**Quoted passage:**
------------

We are about to see a variation of that disaster, except
this time it will be worse because this time sovereign monetary defaults
will accompany the defaulting of debt and the contracting of credit. This
time money itself will be a victim. Fiat paper money systems have always
ended in failure. This time is no exception.
Massive debt failures will happen and credit will become
increasingly scarce. Indeed, both are occurring already. But what will
happen this time that didn’t happen before is that this time the US
dollar will increasingly lose value as will all debt-based paper currencies
issued by central banks.
This time, the debt-based paper money of the Federal
Reserve will not only be responsible for a deflationary collapse as it was
in the 1930s, its continued excessive printing will be responsible for the
hyperinflation that will succeed the present inflation now in motion around
the world.
Currently, inflation in Turkey is 12.1 %, Vietnam is 28.3 %
(Vietnam was the world’s largest importer of gold in January as
investors bought gold as a protection against inflation but since June
23rd, Vietnam has prohibited the importation of gold.) South Africa
inflation is at 13 % and as per the calculations of John Williams at
ShadowStats.com, the rate of inflation in the US is 13.64 %.
Hyperinflation Ben, née Helicopter
Ben, Bernanke will be the usher than when the era of fiat money, the
foundation of the era of Victorian equilibrium, comes to an end sometime in
the next eight years when Professor Fisher’s Great Wave
finishes its work.
GOLD
When I presented my book How To Survive The Crisis And
Prosper In The Process to Marshall Thurber’s Positive Deviant
Network, http://www.posdev.net, on
March 1, 2007 the price of gold was $645 per ounce. In How To Survive The
Crisis I wrote that that gold was then in Stage II, a stage where the price
of gold was rising, even as central banks fought its advance.
Now, we are clearly in Stage III, a period of price volatility
evidenced by its ascent to its $1,033 March high and recent correction to
$830. This period of volatility will not change until Stage IV begins
It should be understood that Stage III is the last
opportunity to invest in order to profit from the coming shift. Stage III
is the interim stage which is, as in the cowboy movie, The Last Train To
Yuma, the last remaining chance of investors to liquidate soon to be
illiquid positions and reinvest in gold and silver which will be among the
few safe havens in Stage IV.

------------

**Raw records:**
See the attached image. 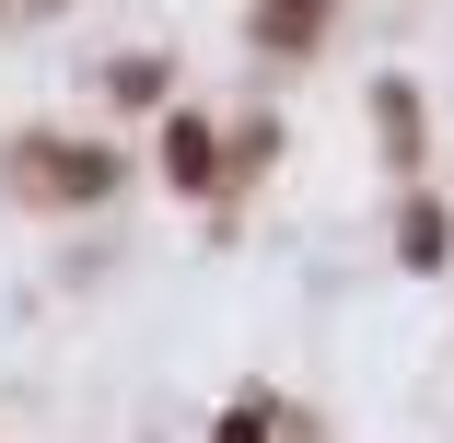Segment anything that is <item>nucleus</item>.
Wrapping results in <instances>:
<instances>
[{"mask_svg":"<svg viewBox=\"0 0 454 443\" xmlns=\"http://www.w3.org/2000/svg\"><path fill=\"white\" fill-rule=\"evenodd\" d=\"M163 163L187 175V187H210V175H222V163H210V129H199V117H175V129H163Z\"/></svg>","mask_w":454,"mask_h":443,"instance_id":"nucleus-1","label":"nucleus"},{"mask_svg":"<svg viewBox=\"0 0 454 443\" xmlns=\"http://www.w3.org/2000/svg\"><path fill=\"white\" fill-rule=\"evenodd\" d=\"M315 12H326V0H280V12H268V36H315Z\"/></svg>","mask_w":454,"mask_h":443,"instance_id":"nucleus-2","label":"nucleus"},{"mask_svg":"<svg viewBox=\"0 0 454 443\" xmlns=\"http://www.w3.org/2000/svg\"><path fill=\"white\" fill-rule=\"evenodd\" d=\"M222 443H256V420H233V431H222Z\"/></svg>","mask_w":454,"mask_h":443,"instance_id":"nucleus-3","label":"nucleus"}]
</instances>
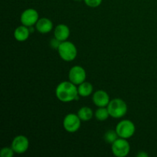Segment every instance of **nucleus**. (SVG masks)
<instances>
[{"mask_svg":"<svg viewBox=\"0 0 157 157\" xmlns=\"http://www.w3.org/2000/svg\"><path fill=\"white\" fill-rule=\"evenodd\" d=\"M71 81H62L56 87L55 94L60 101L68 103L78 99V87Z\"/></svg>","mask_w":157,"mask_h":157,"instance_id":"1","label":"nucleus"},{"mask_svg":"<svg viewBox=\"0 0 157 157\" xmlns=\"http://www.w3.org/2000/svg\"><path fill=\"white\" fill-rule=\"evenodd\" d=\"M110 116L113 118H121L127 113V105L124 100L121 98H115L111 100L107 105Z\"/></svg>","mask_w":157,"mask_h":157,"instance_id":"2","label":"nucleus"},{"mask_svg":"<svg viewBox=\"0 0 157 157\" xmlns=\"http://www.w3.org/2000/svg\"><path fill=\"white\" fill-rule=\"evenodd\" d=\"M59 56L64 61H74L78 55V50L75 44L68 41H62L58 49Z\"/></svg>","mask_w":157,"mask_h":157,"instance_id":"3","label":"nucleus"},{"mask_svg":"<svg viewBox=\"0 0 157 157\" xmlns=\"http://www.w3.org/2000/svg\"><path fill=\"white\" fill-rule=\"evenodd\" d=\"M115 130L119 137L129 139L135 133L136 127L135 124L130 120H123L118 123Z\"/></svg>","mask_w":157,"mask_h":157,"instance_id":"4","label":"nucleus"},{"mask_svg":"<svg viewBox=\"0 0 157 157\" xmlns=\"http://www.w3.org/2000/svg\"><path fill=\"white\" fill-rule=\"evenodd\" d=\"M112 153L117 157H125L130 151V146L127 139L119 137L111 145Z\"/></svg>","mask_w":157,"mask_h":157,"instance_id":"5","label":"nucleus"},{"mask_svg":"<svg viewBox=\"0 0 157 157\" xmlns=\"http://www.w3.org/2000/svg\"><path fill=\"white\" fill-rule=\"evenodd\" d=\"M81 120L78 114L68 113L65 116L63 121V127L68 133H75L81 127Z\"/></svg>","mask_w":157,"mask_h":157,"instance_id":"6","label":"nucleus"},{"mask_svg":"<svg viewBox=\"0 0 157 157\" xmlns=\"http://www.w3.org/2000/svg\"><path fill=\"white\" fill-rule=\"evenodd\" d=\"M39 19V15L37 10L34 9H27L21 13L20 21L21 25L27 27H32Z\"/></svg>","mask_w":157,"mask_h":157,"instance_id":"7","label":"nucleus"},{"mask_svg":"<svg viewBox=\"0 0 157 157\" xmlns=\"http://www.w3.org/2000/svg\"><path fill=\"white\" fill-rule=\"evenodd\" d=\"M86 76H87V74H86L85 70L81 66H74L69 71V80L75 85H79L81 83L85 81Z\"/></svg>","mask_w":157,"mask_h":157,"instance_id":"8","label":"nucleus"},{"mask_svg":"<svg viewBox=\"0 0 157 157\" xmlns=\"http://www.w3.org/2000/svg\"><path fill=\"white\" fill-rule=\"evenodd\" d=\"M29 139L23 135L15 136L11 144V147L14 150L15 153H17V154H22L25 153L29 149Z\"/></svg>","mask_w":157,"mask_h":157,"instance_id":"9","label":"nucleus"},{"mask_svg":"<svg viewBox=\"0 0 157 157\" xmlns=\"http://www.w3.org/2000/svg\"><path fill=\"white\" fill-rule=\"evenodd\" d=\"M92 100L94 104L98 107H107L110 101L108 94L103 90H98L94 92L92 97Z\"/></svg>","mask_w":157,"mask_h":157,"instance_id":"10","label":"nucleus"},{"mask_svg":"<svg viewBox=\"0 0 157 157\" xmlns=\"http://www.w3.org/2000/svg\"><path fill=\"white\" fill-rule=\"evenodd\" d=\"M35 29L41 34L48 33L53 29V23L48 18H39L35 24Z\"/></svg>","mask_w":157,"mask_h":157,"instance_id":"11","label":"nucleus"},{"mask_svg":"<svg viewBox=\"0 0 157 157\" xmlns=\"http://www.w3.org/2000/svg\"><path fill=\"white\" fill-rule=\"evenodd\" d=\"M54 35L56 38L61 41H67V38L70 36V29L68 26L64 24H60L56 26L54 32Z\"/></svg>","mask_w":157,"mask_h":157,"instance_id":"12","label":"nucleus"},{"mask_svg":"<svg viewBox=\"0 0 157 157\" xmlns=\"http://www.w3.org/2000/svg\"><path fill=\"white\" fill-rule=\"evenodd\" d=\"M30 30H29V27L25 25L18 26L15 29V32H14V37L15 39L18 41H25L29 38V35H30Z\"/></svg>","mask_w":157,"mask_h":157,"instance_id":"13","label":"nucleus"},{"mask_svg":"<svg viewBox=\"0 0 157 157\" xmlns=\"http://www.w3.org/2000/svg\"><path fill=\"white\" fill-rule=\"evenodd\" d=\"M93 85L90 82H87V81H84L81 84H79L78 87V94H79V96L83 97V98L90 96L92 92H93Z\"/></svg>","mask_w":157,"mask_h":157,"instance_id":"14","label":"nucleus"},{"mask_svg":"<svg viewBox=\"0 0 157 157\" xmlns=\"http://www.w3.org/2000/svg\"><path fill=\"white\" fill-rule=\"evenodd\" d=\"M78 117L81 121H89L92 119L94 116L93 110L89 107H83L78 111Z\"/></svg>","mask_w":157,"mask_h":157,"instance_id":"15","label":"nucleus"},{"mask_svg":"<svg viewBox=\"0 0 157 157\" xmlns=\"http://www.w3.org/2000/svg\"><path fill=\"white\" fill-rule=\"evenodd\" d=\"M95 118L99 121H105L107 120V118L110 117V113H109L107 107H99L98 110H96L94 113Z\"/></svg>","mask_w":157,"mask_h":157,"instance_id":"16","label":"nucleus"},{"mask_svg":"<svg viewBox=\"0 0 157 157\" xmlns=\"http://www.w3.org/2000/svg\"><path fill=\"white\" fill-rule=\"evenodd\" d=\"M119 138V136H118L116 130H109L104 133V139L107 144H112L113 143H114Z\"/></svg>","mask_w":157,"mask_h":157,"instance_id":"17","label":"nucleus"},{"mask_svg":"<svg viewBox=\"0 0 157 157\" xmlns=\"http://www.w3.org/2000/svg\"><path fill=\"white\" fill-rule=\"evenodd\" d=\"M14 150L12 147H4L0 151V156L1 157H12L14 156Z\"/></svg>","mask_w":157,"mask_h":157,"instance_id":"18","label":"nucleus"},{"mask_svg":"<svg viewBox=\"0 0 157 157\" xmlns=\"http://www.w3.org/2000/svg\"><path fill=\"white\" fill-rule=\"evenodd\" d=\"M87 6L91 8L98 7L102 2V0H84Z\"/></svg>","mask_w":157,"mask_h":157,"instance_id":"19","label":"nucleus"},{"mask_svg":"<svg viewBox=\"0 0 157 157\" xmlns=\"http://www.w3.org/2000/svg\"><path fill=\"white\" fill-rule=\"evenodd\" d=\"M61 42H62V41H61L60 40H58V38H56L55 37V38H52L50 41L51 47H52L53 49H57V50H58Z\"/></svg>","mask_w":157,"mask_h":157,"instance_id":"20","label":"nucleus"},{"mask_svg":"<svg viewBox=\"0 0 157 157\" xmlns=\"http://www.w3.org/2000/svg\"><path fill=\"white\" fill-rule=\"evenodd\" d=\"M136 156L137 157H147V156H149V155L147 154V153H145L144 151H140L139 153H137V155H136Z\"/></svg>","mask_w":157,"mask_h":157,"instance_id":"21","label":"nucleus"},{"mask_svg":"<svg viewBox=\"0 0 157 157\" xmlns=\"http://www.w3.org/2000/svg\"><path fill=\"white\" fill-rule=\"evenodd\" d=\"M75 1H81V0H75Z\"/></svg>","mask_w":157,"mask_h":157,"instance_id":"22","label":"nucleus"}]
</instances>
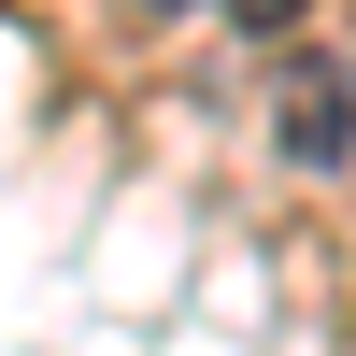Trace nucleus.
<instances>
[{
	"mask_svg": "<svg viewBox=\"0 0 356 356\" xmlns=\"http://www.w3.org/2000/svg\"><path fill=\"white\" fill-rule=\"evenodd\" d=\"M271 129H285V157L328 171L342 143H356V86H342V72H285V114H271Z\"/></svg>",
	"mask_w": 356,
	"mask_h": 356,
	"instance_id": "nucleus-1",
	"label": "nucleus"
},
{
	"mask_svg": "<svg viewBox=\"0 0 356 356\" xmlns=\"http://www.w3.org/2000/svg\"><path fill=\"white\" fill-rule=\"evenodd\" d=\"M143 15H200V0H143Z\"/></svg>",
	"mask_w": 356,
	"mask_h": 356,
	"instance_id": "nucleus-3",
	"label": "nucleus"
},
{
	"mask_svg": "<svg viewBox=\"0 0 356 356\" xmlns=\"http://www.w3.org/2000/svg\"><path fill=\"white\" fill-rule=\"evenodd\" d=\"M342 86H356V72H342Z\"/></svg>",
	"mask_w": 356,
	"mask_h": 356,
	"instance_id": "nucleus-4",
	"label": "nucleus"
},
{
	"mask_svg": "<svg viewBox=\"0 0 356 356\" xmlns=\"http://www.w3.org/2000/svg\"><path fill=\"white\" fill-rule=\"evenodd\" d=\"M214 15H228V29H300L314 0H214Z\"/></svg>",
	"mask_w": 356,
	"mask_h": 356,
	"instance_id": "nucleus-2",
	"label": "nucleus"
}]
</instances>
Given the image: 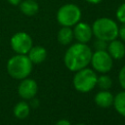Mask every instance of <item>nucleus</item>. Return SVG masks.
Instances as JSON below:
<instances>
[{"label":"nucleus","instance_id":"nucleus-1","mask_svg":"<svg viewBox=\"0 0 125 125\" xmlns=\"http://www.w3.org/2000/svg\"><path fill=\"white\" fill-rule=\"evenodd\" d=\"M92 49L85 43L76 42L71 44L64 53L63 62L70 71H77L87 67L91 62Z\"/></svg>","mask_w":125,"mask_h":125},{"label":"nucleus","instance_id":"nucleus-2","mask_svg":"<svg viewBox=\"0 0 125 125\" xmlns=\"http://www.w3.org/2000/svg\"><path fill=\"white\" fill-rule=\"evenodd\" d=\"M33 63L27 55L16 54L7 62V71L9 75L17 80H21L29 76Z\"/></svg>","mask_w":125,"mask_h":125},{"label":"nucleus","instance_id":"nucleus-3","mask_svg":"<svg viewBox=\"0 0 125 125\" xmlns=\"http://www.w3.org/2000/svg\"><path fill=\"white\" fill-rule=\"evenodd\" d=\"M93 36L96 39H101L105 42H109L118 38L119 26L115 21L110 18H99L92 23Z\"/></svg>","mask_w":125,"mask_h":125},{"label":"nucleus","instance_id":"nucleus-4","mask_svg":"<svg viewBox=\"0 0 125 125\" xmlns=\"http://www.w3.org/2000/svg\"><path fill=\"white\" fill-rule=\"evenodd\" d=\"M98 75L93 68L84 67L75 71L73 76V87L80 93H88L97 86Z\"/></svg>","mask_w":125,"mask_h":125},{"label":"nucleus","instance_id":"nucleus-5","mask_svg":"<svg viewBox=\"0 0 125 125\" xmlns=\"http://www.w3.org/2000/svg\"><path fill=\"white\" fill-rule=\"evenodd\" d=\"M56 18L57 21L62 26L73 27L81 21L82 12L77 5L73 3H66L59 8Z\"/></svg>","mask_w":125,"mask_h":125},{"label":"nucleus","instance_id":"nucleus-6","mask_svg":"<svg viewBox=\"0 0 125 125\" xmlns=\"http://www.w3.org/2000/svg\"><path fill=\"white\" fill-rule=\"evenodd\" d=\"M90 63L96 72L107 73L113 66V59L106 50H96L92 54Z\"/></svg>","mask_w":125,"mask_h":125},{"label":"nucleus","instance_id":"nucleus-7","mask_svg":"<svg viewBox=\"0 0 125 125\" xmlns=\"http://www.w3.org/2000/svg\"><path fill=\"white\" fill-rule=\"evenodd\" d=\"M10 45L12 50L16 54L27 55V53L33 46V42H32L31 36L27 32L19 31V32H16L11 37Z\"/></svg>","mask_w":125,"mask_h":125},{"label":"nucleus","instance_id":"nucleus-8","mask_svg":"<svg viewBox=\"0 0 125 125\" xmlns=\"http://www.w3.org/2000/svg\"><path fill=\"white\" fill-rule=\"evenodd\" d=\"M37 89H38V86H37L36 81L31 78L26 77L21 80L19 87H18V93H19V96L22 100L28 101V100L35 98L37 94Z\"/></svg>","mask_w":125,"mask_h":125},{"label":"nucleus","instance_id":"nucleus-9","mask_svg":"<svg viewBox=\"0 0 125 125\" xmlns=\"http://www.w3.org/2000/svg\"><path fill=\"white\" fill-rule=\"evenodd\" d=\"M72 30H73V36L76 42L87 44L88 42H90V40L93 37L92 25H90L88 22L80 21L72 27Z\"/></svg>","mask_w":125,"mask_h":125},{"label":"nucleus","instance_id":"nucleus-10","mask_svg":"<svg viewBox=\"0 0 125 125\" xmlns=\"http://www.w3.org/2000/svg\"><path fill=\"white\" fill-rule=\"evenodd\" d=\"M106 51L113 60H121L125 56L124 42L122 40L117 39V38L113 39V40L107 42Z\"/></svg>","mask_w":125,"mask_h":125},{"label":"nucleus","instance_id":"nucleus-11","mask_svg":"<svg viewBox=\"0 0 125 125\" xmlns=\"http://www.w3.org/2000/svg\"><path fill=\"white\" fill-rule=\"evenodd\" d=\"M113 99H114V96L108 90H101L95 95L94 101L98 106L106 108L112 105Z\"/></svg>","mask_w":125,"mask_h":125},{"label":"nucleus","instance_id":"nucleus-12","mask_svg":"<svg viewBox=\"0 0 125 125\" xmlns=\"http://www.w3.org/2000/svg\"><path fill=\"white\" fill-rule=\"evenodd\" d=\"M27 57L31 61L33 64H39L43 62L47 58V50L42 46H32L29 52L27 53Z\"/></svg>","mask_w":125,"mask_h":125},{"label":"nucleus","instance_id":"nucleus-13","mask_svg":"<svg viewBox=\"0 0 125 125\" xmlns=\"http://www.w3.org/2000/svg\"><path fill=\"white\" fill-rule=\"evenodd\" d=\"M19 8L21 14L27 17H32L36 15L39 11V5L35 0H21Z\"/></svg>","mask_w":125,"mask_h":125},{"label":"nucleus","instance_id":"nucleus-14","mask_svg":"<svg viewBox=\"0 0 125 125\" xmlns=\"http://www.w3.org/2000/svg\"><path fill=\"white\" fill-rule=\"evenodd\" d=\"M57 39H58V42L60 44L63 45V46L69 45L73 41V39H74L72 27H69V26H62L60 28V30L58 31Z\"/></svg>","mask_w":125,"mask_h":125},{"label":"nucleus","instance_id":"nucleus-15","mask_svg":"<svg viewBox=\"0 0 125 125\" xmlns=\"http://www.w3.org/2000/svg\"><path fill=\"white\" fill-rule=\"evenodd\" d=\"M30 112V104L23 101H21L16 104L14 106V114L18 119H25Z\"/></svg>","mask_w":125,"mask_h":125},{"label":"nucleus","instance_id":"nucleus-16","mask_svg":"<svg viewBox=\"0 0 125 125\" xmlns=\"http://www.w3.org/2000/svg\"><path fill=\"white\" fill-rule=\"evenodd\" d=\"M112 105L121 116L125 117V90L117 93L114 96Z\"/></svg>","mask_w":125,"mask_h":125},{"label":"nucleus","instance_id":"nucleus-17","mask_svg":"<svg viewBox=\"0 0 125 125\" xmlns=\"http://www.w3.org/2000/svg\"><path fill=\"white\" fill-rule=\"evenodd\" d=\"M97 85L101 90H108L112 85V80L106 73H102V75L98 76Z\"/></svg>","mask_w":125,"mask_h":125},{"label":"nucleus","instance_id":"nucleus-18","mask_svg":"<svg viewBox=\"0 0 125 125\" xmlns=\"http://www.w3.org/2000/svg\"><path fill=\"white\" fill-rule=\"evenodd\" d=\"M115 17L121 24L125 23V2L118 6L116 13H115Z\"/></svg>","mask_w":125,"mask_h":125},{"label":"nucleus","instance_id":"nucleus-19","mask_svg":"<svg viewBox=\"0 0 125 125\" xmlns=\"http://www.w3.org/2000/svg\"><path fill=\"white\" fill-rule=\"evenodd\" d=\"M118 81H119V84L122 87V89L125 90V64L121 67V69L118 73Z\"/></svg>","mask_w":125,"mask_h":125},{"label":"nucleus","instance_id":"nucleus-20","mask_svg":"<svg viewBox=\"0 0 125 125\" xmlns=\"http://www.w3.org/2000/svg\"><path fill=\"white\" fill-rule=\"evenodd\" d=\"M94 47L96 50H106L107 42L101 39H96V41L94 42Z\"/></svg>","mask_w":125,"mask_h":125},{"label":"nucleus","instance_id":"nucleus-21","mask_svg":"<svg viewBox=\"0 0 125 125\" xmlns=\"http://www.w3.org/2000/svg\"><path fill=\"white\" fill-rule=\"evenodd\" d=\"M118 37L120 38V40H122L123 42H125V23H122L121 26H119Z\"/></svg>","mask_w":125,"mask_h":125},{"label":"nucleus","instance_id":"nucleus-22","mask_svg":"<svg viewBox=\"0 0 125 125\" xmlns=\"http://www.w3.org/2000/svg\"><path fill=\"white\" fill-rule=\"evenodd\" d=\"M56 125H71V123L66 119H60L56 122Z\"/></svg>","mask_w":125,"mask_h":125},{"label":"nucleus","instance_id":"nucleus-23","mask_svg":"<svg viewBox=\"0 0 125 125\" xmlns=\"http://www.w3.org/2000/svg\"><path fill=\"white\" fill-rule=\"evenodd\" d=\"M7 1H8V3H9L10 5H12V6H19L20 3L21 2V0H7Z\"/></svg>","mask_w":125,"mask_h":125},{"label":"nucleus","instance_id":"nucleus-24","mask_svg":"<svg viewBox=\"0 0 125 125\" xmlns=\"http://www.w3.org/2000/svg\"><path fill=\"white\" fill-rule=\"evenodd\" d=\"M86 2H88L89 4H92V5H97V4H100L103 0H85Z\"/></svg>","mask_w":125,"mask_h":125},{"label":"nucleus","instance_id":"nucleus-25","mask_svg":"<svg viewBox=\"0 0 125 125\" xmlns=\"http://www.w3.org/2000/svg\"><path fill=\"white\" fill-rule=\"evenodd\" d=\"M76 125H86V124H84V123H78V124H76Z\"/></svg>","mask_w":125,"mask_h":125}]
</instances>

------------

**Exercises to complete:**
1. In the commentary on gold and fiat money, what was the price of gold on March 1, 2007?
2. Rewrite the gold commentary starting with "Now, we are" and going on through "in Stage IV.", putting "secure refuges" in place of "safe havens".

**Solutions to the tasks:**
1. $645 per ounce.

2.
Now, we are clearly in Stage III, a period of price volatility
evidenced by its ascent to its $1,033 March high and recent correction to
$830. This period of volatility will not change until Stage IV begins
It should be understood that Stage III is the last
opportunity to invest in order to profit from the coming shift. Stage III
is the interim stage which is, as in the cowboy movie, The Last Train To
Yuma, the last remaining chance of investors to liquidate soon to be
illiquid positions and reinvest in gold and silver which will be among the
few secure refuges in Stage IV.